> However, if you have to wait for the previous block to compress the following ...

spullara · on Aug 24, 2016

So the lossage there is that you don't get to compress and generate that dictionary at the same time. Interesting.

pwg · on Aug 28, 2016

There's no "generating" of a dictionary. The gzip algorithm is based upon the "dictionary" being the last seen 32k bytes of uncompressed data based upon where in the file the compressor is presently working (technically in compression circles it is a 'windowed' algorithm, not a 'dictionary' algorithm). It compresses by finding a repetitive string in that 32k window that matches a string at the current location, and outputting an instruction that says (in effect): "seek backwards in the uncompressed data 200 bytes, then copy 100 bytes from there to here".

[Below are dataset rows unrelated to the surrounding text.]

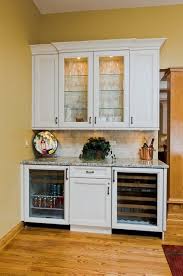 If there is a way you can pull the cabinet away from the wall with the top in tact, you can use a thin tape knife (wide putty knife) to slide between the top and cabinet or you can use a handsaw from the back side of the cabinet to break the adhesive loose. Naperville Residence Kitchen Breakfast Room Dry Bar Traditional Games Room Chicago By Gina Bon Airoom Architects Builders Llc Houzz Ie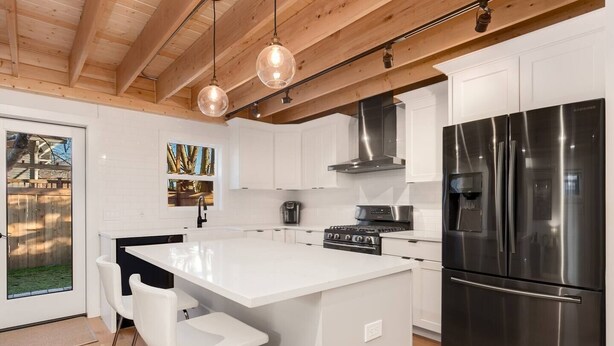Een moderne keuken met witte kasten, roestvrijstalen apparatuur en een centraal eiland met barstoelen.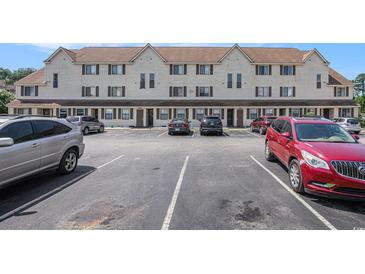 Condominium complex with ample parking spaces on a sunny day, offering convenient access for residents and visitors at 510 Fairwood Lakes Dr. # R-17, Myrtle Beach, SC 29588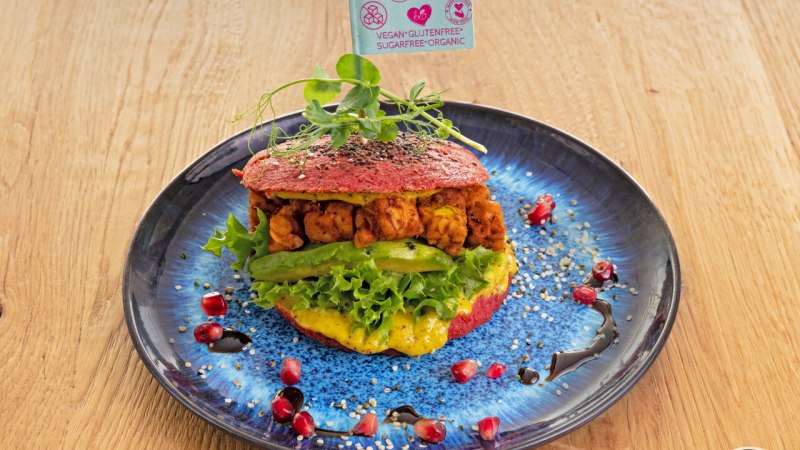 Ein veganer Burger mit Salat und Avocado auf einem blauen Teller, dekoriert mit Granatapfelkernen und Sesam. Ein Fähnchen weist auf vegane, glutenfreie Zutaten hin., © cEnergeticLife Ein veganer Burger mit Salat und Avocado auf einem blauen Teller, dekoriert mit Granatapfelkernen und Sesam. Ein Fähnchen weist auf vegane, glutenfreie Zutaten hin., © cEnergeticLife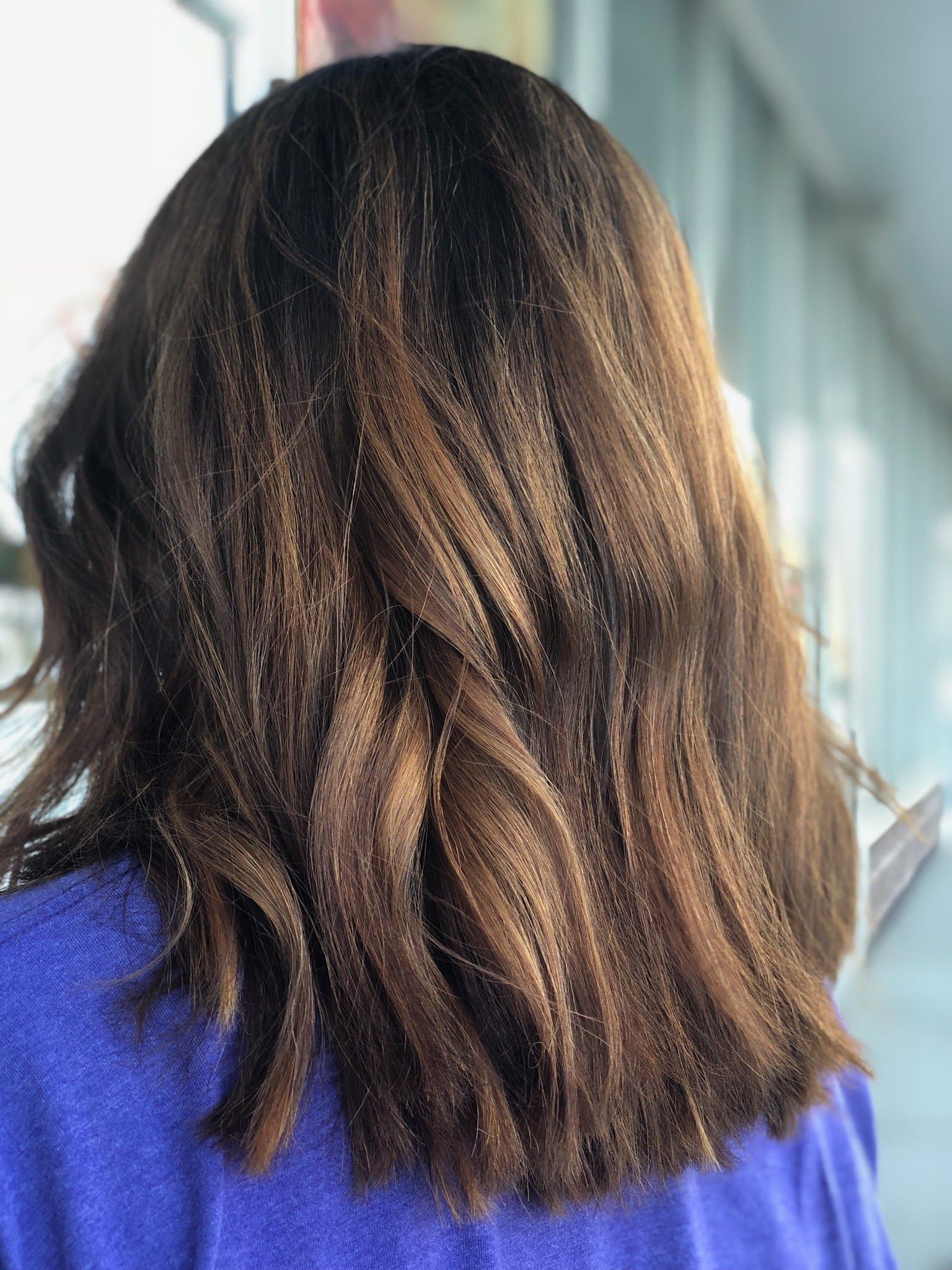 a woman with long brown hair is wearing a purple shirt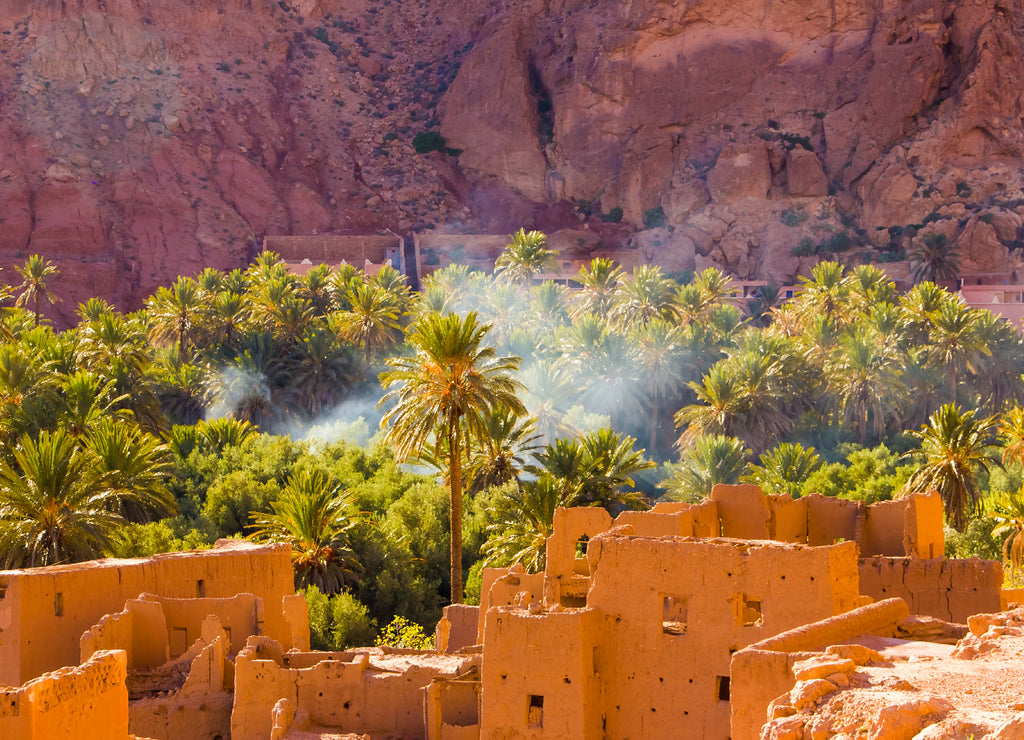 The ancient moroccan town near Tinghir with old kasbahs and high Atlas mountains in background, Tinghir, Morocco in Africa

So as long as each parallel block has pre-pended the final 32k of the prior block, the output from the compression algorithm will be identical between a straight sequential compression and a pigz parallel compression. Because at byte 0 of the current block, the 32k window of the uncompressed prior block is available to perform matching against, just as if it were running sequentially.

The only growth from pigz comes from needing to round each parallel compressed block up to a multiple of 8 bits (the huffman codes that are output are bitstrings that don't match with 8-bit byte boundaries). But worst case that is 7 bits per block for each parallel block. Given the performance gains on multiple CPU systems, a few hundred bytes net increase is not likely to matter. If those few hundred bytes did matter, then one should use bzip2 or lzip or xz and get much higher compression ratios (at the expense of much longer time).